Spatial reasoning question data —
((

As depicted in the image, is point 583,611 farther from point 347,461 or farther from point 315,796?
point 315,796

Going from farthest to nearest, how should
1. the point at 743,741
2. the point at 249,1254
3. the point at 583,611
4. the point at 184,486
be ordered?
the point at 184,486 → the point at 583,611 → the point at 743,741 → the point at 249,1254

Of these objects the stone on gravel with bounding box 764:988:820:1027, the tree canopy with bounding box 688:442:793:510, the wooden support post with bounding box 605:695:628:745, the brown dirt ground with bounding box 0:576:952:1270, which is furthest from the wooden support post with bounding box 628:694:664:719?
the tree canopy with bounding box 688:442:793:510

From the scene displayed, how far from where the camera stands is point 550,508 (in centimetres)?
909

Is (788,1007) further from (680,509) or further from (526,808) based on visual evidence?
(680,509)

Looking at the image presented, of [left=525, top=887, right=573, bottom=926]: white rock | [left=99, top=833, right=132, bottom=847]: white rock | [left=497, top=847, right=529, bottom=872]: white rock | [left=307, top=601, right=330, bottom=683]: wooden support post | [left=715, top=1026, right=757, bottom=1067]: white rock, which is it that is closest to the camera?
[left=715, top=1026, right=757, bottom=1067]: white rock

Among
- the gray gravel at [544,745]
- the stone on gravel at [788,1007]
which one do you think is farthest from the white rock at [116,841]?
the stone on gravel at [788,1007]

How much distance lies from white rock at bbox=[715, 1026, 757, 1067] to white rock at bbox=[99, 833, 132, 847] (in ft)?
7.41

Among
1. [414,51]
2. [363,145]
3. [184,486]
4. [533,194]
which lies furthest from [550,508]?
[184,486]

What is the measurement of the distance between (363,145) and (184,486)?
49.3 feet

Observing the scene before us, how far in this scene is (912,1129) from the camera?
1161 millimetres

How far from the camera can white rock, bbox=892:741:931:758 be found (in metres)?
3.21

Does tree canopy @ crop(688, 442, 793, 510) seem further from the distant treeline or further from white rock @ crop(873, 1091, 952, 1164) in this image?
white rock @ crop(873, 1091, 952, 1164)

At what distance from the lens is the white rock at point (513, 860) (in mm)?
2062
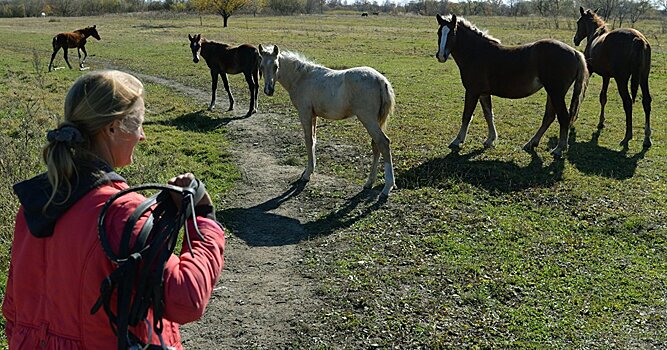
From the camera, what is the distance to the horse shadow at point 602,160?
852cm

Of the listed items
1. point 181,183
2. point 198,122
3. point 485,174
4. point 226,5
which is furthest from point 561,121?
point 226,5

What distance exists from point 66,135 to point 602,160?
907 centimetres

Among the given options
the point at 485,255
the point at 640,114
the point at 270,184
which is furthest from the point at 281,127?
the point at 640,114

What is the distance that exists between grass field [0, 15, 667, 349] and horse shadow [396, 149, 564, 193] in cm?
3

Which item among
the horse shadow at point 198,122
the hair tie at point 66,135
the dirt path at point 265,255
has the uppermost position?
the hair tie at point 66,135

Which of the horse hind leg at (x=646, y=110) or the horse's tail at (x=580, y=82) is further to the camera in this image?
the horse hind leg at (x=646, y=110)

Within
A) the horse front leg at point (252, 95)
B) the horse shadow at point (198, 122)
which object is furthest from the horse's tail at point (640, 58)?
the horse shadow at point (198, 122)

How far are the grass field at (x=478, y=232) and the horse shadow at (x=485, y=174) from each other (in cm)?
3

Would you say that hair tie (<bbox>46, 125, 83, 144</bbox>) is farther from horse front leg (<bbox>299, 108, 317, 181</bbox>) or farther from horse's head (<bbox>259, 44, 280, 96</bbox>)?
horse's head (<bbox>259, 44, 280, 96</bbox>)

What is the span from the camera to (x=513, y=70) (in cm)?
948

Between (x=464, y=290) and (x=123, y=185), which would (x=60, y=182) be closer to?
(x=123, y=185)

))
((

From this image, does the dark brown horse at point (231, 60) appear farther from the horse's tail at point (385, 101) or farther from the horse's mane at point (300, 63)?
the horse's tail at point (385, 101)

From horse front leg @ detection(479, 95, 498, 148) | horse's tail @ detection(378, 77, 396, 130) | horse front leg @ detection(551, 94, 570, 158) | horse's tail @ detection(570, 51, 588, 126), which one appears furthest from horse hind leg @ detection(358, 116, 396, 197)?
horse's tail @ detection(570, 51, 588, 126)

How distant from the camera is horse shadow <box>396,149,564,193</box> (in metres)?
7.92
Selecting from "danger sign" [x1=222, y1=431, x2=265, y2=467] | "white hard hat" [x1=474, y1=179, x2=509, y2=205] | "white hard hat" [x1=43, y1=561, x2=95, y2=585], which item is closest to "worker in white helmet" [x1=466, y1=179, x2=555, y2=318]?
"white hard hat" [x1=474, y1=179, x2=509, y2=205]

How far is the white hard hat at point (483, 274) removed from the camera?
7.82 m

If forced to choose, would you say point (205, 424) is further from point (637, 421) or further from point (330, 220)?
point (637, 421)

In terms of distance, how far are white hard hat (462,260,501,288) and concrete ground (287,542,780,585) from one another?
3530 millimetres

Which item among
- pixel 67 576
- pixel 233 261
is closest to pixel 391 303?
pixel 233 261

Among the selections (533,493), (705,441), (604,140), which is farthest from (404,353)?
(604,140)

))

GIVEN INSTRUCTION — Reproduce verbatim the part that begins with the line containing "As depicted in" and ends with the line containing "the point at 184,486 →", including both of those lines.

EXERCISE RESULT —
As depicted in the image, is point 583,611 farther from point 347,461 or farther from point 315,796?
point 315,796

Going from farthest to nearest, how should
1. the point at 743,741
2. the point at 249,1254
3. the point at 583,611
4. the point at 184,486
be ordered?
the point at 184,486 → the point at 583,611 → the point at 743,741 → the point at 249,1254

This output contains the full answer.